▶ **What is required**
Somewhere below is a line with "phpBB style name: prosilver" and, later, a line with "NOTE: This page"; repeat those two lines and all the lines between them, exactly as they are.

▶ **Given entries**

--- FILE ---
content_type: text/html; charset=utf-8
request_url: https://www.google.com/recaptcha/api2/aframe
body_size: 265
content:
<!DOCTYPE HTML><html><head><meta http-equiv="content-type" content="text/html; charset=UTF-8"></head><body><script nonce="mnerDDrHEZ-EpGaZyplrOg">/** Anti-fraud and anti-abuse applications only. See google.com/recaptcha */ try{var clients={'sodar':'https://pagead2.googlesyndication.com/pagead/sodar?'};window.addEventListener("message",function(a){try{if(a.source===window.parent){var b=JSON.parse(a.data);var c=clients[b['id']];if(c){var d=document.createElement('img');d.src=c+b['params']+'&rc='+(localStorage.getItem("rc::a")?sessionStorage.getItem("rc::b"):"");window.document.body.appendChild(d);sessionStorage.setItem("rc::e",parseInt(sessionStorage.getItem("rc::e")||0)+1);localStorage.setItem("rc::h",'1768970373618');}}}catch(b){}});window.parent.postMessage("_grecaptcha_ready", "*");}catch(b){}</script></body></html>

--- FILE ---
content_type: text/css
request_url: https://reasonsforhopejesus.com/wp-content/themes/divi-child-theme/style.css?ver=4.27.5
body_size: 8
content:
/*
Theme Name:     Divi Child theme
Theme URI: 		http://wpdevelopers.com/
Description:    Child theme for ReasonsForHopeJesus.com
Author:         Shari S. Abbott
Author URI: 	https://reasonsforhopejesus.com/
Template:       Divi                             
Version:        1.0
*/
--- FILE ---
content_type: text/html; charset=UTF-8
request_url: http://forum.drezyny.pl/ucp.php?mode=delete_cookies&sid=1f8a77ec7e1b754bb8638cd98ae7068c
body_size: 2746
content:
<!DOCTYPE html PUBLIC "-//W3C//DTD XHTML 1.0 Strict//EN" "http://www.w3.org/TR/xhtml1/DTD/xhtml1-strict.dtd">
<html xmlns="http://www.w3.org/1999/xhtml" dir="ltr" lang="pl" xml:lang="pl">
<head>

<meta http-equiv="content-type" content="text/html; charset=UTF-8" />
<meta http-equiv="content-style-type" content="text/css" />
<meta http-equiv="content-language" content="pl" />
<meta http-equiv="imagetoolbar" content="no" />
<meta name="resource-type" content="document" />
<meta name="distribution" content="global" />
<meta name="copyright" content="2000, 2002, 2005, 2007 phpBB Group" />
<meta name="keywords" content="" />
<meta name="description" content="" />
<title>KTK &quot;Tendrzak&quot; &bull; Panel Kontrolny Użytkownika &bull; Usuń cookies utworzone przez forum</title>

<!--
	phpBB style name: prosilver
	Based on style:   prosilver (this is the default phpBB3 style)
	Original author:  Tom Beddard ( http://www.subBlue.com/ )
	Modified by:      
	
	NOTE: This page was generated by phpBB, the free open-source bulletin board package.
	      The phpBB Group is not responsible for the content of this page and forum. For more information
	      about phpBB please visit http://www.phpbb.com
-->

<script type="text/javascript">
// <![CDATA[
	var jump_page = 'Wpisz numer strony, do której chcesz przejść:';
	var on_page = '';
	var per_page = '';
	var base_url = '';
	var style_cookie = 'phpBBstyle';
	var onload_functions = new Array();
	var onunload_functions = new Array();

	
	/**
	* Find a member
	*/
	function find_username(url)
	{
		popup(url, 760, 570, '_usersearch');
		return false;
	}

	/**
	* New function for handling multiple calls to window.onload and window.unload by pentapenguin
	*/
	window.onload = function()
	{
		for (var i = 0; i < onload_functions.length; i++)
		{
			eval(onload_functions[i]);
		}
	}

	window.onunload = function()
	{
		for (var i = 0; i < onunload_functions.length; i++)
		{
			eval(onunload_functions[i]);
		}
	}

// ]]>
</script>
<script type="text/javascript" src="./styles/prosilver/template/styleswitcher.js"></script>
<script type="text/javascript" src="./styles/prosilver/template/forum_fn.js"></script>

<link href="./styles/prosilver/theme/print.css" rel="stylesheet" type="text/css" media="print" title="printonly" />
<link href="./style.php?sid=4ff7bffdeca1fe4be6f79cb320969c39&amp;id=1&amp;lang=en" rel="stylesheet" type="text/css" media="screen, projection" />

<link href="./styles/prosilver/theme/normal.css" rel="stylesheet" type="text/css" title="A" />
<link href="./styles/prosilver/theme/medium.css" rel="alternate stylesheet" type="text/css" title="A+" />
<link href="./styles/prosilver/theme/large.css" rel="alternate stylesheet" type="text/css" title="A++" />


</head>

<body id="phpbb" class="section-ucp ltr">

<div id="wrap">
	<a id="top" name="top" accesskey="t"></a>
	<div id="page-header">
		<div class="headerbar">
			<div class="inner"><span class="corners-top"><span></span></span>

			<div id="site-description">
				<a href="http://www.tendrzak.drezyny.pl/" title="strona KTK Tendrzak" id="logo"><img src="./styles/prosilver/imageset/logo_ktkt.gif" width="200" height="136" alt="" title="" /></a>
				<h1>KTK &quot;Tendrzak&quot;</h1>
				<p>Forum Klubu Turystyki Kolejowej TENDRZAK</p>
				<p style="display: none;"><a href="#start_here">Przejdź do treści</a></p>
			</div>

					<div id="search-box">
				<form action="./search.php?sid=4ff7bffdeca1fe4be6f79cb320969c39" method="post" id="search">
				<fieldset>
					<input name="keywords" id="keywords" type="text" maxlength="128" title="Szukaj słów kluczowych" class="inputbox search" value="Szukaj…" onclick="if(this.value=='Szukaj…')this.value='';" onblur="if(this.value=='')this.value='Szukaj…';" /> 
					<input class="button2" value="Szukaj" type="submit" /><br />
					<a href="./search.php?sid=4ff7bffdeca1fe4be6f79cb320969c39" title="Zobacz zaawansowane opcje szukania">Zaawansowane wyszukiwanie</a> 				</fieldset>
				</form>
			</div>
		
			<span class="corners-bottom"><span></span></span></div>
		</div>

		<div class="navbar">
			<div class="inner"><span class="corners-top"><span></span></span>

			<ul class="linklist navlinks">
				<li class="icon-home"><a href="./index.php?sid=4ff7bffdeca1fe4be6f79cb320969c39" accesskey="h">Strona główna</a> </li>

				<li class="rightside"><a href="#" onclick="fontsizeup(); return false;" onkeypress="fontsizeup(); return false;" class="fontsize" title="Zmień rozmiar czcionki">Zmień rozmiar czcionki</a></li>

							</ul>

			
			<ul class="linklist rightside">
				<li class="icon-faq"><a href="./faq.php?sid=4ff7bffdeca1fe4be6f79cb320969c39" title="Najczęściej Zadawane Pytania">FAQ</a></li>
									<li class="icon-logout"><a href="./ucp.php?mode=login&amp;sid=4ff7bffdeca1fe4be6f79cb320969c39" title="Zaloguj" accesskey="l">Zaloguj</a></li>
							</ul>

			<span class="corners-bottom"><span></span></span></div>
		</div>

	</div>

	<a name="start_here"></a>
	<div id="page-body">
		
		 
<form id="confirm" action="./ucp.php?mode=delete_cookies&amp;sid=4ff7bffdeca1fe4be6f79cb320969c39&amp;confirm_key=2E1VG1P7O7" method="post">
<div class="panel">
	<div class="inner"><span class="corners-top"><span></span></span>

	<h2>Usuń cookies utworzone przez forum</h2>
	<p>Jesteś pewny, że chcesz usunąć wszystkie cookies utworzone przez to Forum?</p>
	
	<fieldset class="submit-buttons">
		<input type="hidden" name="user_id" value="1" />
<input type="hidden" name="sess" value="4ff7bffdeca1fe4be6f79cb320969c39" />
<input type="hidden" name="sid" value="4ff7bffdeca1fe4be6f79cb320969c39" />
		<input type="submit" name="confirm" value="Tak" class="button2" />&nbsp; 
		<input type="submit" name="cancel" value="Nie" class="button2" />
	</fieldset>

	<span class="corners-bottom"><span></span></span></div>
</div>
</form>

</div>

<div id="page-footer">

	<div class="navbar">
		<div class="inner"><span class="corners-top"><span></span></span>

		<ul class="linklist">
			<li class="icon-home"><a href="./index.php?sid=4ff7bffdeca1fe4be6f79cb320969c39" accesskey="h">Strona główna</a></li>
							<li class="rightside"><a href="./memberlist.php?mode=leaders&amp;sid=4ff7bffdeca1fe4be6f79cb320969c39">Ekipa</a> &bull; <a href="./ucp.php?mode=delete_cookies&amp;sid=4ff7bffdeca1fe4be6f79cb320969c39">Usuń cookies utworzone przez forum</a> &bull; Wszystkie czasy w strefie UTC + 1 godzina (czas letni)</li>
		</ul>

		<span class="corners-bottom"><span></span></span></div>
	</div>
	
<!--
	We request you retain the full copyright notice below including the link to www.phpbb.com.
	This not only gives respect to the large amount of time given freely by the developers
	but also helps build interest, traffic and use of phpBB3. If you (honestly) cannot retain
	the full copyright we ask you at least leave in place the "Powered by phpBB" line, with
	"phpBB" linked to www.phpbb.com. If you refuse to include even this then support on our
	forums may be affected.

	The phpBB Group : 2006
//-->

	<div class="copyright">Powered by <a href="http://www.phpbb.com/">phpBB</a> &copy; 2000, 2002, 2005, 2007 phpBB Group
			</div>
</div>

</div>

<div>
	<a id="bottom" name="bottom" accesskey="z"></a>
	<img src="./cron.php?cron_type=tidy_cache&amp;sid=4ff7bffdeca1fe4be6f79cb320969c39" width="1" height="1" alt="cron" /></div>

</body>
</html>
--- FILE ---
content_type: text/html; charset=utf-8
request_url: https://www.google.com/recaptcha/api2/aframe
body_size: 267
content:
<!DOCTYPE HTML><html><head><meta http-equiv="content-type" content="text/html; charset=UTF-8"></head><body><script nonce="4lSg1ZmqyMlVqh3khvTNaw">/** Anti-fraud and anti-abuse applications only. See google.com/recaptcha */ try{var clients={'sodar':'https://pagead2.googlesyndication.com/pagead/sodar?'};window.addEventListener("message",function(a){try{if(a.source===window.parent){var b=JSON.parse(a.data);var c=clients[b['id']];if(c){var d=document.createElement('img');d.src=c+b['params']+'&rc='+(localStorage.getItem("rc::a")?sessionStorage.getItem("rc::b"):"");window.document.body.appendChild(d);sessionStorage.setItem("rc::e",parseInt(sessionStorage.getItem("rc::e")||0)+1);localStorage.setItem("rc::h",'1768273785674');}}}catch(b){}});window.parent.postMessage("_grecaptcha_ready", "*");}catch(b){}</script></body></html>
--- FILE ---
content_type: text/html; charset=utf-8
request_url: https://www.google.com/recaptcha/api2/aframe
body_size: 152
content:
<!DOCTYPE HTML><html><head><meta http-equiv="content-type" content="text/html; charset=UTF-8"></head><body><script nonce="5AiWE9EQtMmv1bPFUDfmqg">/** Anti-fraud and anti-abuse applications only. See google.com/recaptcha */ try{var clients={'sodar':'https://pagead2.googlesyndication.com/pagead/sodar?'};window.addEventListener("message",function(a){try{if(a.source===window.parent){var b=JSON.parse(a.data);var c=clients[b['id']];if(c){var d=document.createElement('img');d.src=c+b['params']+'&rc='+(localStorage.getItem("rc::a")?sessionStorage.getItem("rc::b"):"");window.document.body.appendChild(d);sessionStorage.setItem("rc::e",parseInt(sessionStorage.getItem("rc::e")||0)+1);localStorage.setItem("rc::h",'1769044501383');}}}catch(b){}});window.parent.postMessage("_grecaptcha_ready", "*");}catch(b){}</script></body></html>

▶ **Output for this task**
	phpBB style name: prosilver
	Based on style:   prosilver (this is the default phpBB3 style)
	Original author:  Tom Beddard ( http://www.subBlue.com/ )
	Modified by:      
	
	NOTE: This page was generated by phpBB, the free open-source bulletin board package.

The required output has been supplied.